A letra da canção título, de autoria de Arnaldo Black – o mesmo autor da lendária “Escrito nas Estrelas” – dá as pistas do processo de interiorização da cantora:
Não sou daqui nem sou de lá
Sou sempre de outro lugar
Mas o que sou é onde estou agora
Na lagrima no riso que aflora
Não sou do rio nem sou do mar
Sou sempre de outro lugar
Mais interior por esse amor afora
No seu abraço de sabiá e amora
“Outro Lugar” é o seu 18º disco de carreira, com 12 canções inéditas, uma mais bonita que a outra, todas composições de Tetê com parceiros como Marta Catunda, Bené Fonteles, Arrigo Barnabé, Geraldo Espíndola, Philippe Kadosch, Luisa Gimenez, Manoel de Barros, em poema musicado pela cantora e Arnaldo Black.
As composições de Tetê têm um sabor próprio. Ela carrega uma grande influência da música do Mato Grosso do Sul, das guarânias e dos rasqueados de viola.

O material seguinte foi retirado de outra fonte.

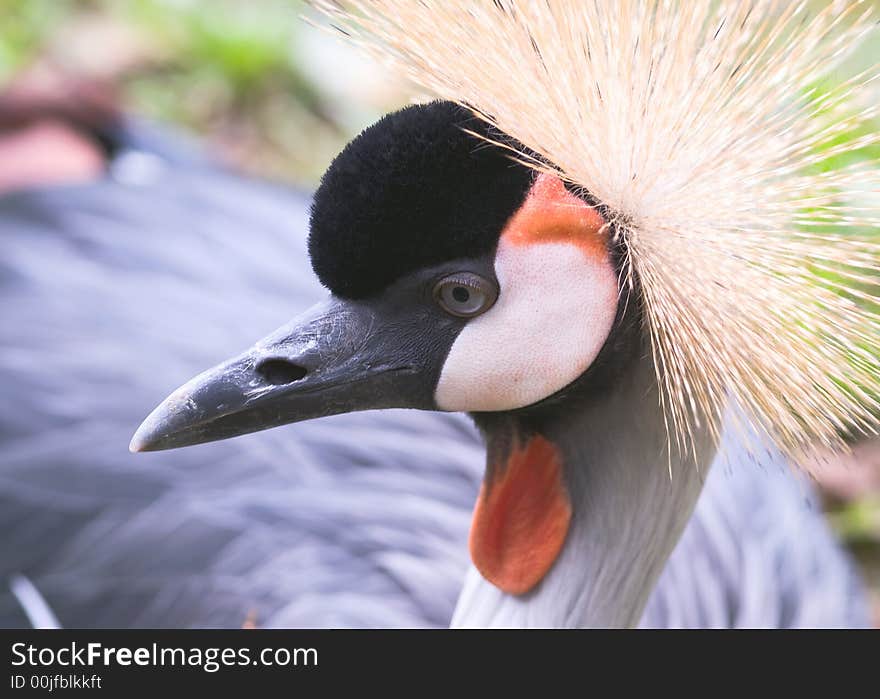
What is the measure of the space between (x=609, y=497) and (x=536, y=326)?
0.18m

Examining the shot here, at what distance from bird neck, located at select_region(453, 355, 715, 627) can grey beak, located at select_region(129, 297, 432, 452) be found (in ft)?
0.42

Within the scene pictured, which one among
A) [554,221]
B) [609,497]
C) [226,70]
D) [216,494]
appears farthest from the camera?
[226,70]

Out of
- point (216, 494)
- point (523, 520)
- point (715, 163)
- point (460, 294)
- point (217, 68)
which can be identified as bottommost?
point (216, 494)

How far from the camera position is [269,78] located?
7.79 feet

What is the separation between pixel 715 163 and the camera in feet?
2.56

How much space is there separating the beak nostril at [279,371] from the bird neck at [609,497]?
0.58ft

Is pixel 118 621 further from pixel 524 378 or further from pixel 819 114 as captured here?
pixel 819 114

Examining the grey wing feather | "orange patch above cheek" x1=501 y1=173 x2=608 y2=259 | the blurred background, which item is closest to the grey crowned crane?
"orange patch above cheek" x1=501 y1=173 x2=608 y2=259

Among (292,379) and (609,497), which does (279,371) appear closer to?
(292,379)

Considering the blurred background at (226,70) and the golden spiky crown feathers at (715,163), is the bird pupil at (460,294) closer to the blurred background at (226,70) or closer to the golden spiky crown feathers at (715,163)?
the golden spiky crown feathers at (715,163)

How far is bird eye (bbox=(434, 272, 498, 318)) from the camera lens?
780 millimetres

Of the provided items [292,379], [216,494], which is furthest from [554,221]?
[216,494]

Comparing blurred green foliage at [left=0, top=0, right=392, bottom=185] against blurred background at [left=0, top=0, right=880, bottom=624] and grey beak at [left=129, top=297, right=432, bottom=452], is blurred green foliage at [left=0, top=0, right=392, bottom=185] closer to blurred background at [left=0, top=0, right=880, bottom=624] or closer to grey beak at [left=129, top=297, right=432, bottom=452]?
blurred background at [left=0, top=0, right=880, bottom=624]

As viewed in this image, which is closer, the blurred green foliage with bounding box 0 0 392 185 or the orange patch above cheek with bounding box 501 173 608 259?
the orange patch above cheek with bounding box 501 173 608 259
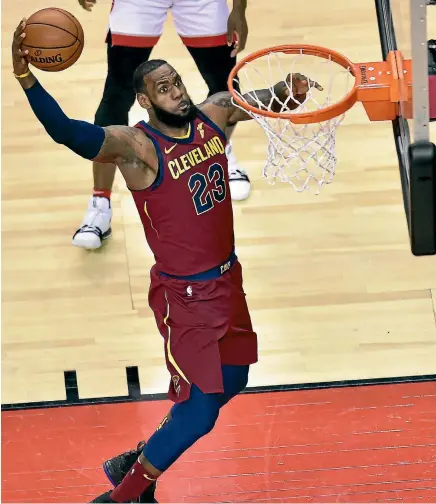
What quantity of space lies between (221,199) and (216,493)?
51.4 inches

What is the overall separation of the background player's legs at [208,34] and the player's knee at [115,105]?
0.39m

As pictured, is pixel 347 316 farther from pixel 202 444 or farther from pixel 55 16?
pixel 55 16

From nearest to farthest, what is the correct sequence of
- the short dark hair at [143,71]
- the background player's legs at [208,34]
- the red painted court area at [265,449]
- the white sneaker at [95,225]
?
the short dark hair at [143,71] < the red painted court area at [265,449] < the background player's legs at [208,34] < the white sneaker at [95,225]

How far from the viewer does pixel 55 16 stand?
16.6 feet

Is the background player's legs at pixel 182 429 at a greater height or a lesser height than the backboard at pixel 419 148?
lesser

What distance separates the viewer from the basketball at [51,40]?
195 inches

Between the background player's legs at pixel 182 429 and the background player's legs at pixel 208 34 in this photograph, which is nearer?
the background player's legs at pixel 182 429

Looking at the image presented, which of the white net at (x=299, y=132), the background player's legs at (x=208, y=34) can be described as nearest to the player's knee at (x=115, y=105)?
the background player's legs at (x=208, y=34)

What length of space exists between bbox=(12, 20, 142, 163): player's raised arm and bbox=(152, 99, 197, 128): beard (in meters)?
0.13

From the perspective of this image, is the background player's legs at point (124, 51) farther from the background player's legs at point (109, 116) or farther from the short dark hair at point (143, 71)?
the short dark hair at point (143, 71)

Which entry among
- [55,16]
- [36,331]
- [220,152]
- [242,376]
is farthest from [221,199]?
[36,331]

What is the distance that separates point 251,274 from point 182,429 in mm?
1506

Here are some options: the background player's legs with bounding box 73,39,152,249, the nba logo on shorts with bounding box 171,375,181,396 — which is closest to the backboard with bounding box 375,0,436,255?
the nba logo on shorts with bounding box 171,375,181,396

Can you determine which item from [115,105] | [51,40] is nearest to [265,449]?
[115,105]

Tem a mesma célula, vem do mesmo embrião que Almir Sater, Helena Meirelles e tantos outros artistas, mas ao mesmo tempo traz em si um componente extremamente moderno e ousado.
É sempre bom lembrar que Tetê é o mais bem-sucedido dos artistas da propalada Lira Paulistana, do qual fazia parte. Vencedora da edição de 1995 do Festival dos Festivais da Rede Globo, nunca sucumbiu ao sucesso fácil. Continuou fazendo discos como sempre fez e este é um ótimo exemplo disso.
Suas melodias são extremamente elaboradas, sempre no manto cristalino e firme que constrói sobre a craviola, inusitado instrumento criado por Paulinho Nogueira, que tem em Tetê um de seus maiores adeptos. O som do instrumento é primordial para a sua canção, que fica ali mesmo entre a viola caipira e os sons ancestrais do cravo. Tetê nos traz o velho e o novo, o tradicional e o moderno com grande naturalidade.
A capa é um caso à parte, onde a orgulhosa mamãe teve a concepção da filha, a cineasta Patricia Black que, além do lindo ensaio fotográfico, fez também o conceito e a direção de arte ao lado do designer Uibirá Barelli.
A direção musical é de Sandro Moreno, Adriano Maggo e Tetê. Produzido pela LuzAzul, o disco foi gravado em Campo Grande (MS), sua terra natal, em São Paulo e finalizado em Paris, com o francês Philippe Kadosch.
Vale ouvir “Outro Lugar” repetidas vezes, se jogar nas teias aparentemente simples dos arranjos, na construção mínima de instrumentos e canto, a economia de cantos e sons, palavras e a rara limpidez com que tudo resulta.
“Outro Lugar”, de Tetê Espíndola, com o perdão do trocadilho, coloca a artista no mesmo lugar onde sempre esteve e que, contraditoriamente, é o da inquietação e da busca pelo belo. E que, das mais variadas maneiras, ela sempre encontra.